Drachenläufer. Roman.
Kahled Hosseini, Berlin Verlag, März 2008
Amir ist der Sohn eines sehr angesehenen und mächtigen Mannes, den er Baba nennt. Amirs Mutter ist bei seiner Geburt gestorben, weshalb der Junge umso mehr um die Anerkennung des Vaters buhlt, aber es gelingt ihm kaum, da dem Jungen jene Eigenschaften zu fehlen scheinen, die für den starken und patriarchalischen Baba wichtig sind. Amir ist eher verträumt, kein Kämpfer, und er schreibt Geschichten, was den Vater wenig beeindruckt - ganz im Gegenteil. Wir befinden uns im Jahr 1975 und in Kabul, der Hauptstadt Afghanistans.
Auf dem Anwesen des Vaters leben außerdem Ali, der Hausdiener, und Hassan, dessen Sohn, der Amir zu Diensten ist, mit dem er aber auch seine gesamte Freizeit verbringt. Hassan liebt Amir aufrichtig und würde alles für ihn tun, aber Amir ist Paschtune und Hassan Hazara, was bedeutet: Der eine gehört zur Herrscherklasse und der andere zur rechtelosen Minderheit. Das zeigt sich zuweilen im eigentlich liebevollen Verhältnis der beiden, so betrügt Amir den Freund bei Nebensächlichkeiten, drängt ihn immer wieder dazu, Dinge zu tun, die dieser nicht tun möchte, um anschließend keineswegs die Verantwortung für die Taten zu übernehmen, sondern auf Ali abzuwälzen, der das klaglos hinnimmt.
Zu Beginn des Winters finden in Kabul Drachenkämpfe statt, bei denen es darum geht, die Flugdrachen der anderen zu schneiden, also vom Himmel zu holen, und als letzter einen Drachen in der Luft zu haben. Die gesamte Stadtbevölkerung feiert in dieser Zeit, und der Junge, der den Sieg erringt, ist ein kleiner Held - die einzige Möglichkeit für Amir, den Respekt des Vaters zu erringen. Die Krönung besteht jedoch darin, den zuletzt vom Himmel geholten Drachen zu erlaufen und als Trophäe zu präsentieren. Hassan ist der beste Drachenläufer von allen. Als Amir schließlich den Sieg beim Wettkampf erringt und Hassan startet, um den letzten Drachen zu finden, wird er in einer Gasse vom bösartigen Assef gestellt. Amir erreicht den Schauplatz des Geschehens kurz danach, hält sich aber versteckt. Und auch als der Freund von Assef und dessen Gesellen geschlagen und geschändet wird, zeigt sich Amir nicht. Ein Verrat, der ihn sein Leben lang verfolgen wird.
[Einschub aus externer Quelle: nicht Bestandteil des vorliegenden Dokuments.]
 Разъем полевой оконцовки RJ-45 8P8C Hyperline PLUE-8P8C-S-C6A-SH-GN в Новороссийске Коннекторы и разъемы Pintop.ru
Dieses Leben ist geprägt von der geschichtlichen Entwicklung Afghanistans: Die Monarchie wird zerschlagen, aber auch die Republik existiert nicht lange. Die Russen marschieren ein, dann folgen die Taliban mit ihrem fundamentalislamischen, tyrannischen Regime. Amir und sein Vater fliehen in die Vereinigten Staaten. Doch irgendwann, noch während der Taliban-Herrschaft, kehrt Amir zurück, um seinen Verrat gutzumachen.
Dieser gefeierten Weltbestseller liefert ein anschauliches Bild einer Kultur, die uns Westeuropäern fremd scheint, aber nicht wenige Parallelen zu unserer eigenen Vergangenheit aufweist: Patriarchalische Strukturen, in denen tradierte Regeln, Frauenfeindlichkeit, Herrscherwillkür und Unterdrückung an der Tagesordnung waren, gab es auch bei uns. Während wir uns allerdings am Liberalismus wärmen, kommt das geschundene asiatische Land nur langsam voran, wie wir immer noch täglich den Nachrichten entnehmen können, so es uns denn überhaupt interessiert. Es ist ein Verdienst Hosseinis, das Schicksal seiner Landsleute mit sehr lesenswerter Belletristik in die Köpfe der restlichen Welt getragen zu haben.
Allerdings gibt es ein Aber. Ab der Flucht in die USA lahmt die Story, trägt stark autobiographische Züge und will sich nicht mehr so recht entwickeln. Amirs Rückkehr nach Afghanistan korrespondiert kaum noch mit dessen bisheriger Geschichte, wird dann fast zum Heldenepos, das sich nicht dafür zu schade ist, auch noch das letzte Klischee zu bemühen. Das Ende schließlich krümmt den Spannungsbogen bis fast zum Zerbrechen, was die Frage aufwirft, ob so viel des Guten wirklich hätte sein müssen. Dennoch gehört dieses trefflich erzählte, interessante und ergreifende Buch zu den lesenswerteren Weltbestsellern.